The big question, which the backlash in Missouri and elsewhere to Hawley’s antics on January 6 raises, is whether Banks is right that the producerist themes he is promoting can consolidate GOP support in the white working class without alienating other elements of the population. After all, expelling immigrants, boosting tariffs, and busting up Silicon Valley represent pretty thin gruel for working-class voters when compared to Joe Biden’s high-profile efforts to provide more direct material assistance to struggling middle-class families and small businesses – which the GOP uniformly opposed. The predictable upcoming Republican fight against Biden’s proposed increases in corporate and high-end individual tax rates isn’t going to square too well with Banks’s message that Democrats are now the party of Wall Street while Republicans represent Main Street.

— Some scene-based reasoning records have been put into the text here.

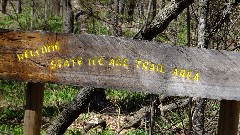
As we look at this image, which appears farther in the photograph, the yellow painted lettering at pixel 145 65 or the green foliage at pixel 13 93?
the green foliage at pixel 13 93

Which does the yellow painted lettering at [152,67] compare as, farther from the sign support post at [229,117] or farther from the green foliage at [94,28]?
the green foliage at [94,28]

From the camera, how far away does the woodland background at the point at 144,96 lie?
449cm

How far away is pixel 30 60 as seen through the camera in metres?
2.86

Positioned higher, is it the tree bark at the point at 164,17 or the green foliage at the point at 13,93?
the tree bark at the point at 164,17

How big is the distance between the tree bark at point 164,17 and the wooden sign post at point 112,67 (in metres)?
1.53

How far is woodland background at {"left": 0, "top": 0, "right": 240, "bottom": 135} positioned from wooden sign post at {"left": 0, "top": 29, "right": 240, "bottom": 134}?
1248mm

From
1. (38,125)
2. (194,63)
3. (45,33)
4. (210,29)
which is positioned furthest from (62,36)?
A: (210,29)

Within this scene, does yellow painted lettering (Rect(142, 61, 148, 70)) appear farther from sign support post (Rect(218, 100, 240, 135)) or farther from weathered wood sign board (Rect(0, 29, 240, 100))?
sign support post (Rect(218, 100, 240, 135))

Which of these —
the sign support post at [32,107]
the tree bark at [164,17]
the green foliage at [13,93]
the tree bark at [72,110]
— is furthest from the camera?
the green foliage at [13,93]

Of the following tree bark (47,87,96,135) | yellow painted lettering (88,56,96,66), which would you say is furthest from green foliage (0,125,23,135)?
yellow painted lettering (88,56,96,66)

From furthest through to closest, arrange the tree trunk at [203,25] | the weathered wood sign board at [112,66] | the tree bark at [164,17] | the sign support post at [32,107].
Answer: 1. the tree bark at [164,17]
2. the tree trunk at [203,25]
3. the sign support post at [32,107]
4. the weathered wood sign board at [112,66]

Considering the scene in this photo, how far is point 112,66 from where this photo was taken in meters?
2.85

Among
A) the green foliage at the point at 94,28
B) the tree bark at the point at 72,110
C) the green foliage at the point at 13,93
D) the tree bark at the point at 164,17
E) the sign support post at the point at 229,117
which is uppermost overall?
the tree bark at the point at 164,17

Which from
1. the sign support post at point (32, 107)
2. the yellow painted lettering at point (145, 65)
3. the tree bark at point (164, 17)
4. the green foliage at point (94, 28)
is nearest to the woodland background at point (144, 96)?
the tree bark at point (164, 17)
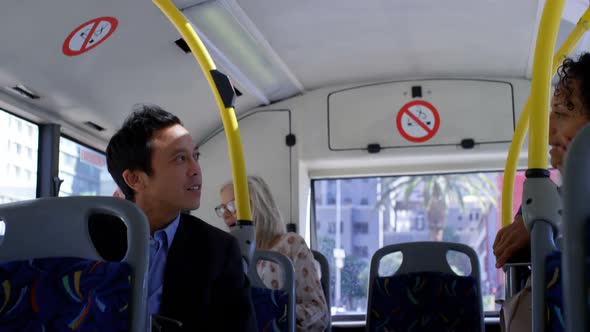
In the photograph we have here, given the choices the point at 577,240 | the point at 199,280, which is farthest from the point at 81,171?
the point at 577,240

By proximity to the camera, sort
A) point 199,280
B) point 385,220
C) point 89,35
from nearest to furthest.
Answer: point 199,280 → point 89,35 → point 385,220

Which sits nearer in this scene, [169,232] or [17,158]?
[169,232]

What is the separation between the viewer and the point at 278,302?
3.24 m

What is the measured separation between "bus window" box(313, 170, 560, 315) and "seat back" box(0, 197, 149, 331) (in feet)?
15.8

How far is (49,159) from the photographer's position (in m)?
4.59

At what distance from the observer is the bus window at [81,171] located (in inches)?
190

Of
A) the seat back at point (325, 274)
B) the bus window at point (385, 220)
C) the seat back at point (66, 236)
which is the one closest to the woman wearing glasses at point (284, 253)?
the seat back at point (325, 274)

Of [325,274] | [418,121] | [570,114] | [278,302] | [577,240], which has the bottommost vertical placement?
[278,302]

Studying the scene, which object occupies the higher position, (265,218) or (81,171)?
(81,171)

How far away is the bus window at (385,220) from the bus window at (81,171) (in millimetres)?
2022

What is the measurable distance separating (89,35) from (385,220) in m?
3.53

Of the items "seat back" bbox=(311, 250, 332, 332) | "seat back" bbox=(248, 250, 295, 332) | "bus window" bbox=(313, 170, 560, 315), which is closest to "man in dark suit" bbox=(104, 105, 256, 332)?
"seat back" bbox=(248, 250, 295, 332)

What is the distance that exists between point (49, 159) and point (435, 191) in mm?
4179

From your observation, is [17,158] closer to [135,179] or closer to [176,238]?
[135,179]
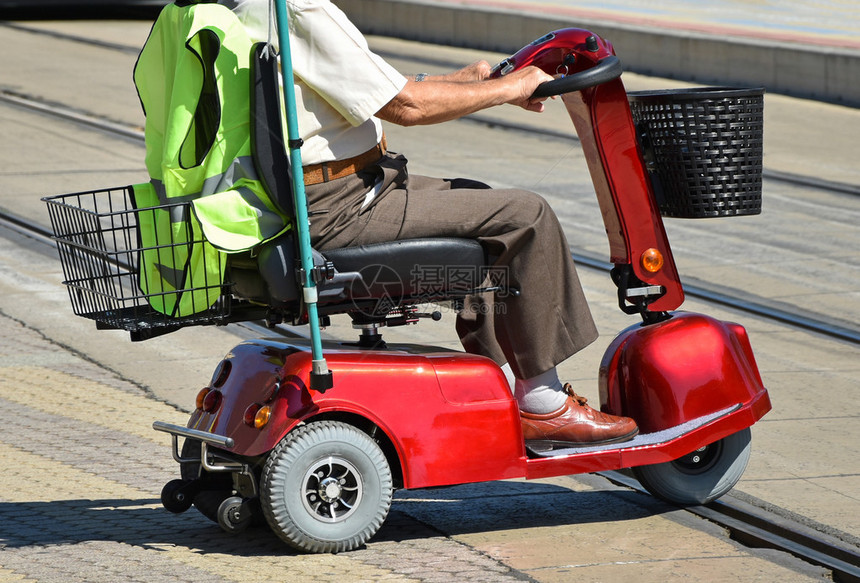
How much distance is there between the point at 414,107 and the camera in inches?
145

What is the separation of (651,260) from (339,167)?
44.1 inches

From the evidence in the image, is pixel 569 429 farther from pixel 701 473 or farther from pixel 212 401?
pixel 212 401

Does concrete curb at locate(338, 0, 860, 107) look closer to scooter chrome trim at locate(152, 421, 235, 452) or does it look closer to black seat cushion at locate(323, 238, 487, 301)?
black seat cushion at locate(323, 238, 487, 301)

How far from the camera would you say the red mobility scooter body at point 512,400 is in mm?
3797

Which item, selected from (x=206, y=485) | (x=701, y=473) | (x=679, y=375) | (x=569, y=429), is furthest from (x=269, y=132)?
(x=701, y=473)

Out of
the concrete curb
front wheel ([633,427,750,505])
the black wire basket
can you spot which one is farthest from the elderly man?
the concrete curb

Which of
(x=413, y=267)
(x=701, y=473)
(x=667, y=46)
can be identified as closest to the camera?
(x=413, y=267)

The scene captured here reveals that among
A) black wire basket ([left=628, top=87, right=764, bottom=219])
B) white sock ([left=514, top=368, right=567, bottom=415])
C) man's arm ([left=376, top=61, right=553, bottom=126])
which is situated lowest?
white sock ([left=514, top=368, right=567, bottom=415])

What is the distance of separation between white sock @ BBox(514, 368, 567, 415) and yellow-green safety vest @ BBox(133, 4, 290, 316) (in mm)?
952

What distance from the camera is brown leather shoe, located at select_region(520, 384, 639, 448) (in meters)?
4.07

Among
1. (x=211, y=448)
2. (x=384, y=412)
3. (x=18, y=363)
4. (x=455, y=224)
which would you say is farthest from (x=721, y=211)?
(x=18, y=363)

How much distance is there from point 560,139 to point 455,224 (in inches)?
392

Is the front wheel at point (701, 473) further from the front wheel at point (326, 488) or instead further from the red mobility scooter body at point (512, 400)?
the front wheel at point (326, 488)

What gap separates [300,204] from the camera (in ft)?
11.7
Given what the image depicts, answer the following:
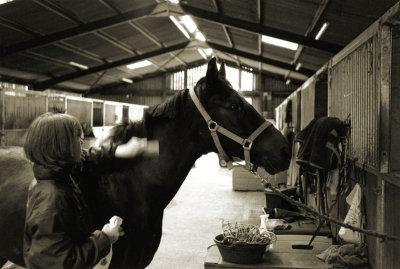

If, as I expect, the inauthenticity of GOP appeals to the working class on economic grounds soon becomes clearer than ever, Republicans will probably crank up the cultural component of their messaging even more. And it’s the culture war that has contributed disproportionately to the unforgiving, polarized political climate that Trump took to a whole new level. Americans do not generally go to the barricades over marginal tax rates or tariffs. But those who believe legalized abortion is genocide, or that White Christian Civilization is being extinguished by “woke” tyrants, or that Big Tech is poisoning their children – well, they are another matter altogether. If Jim Banks is right that such resentments are the key to a Republican working-class majority – or more generally a GOP hold on half or more of the country – we will see a more savage political atmosphere than before, with or without Donald Trump dominating the landscape.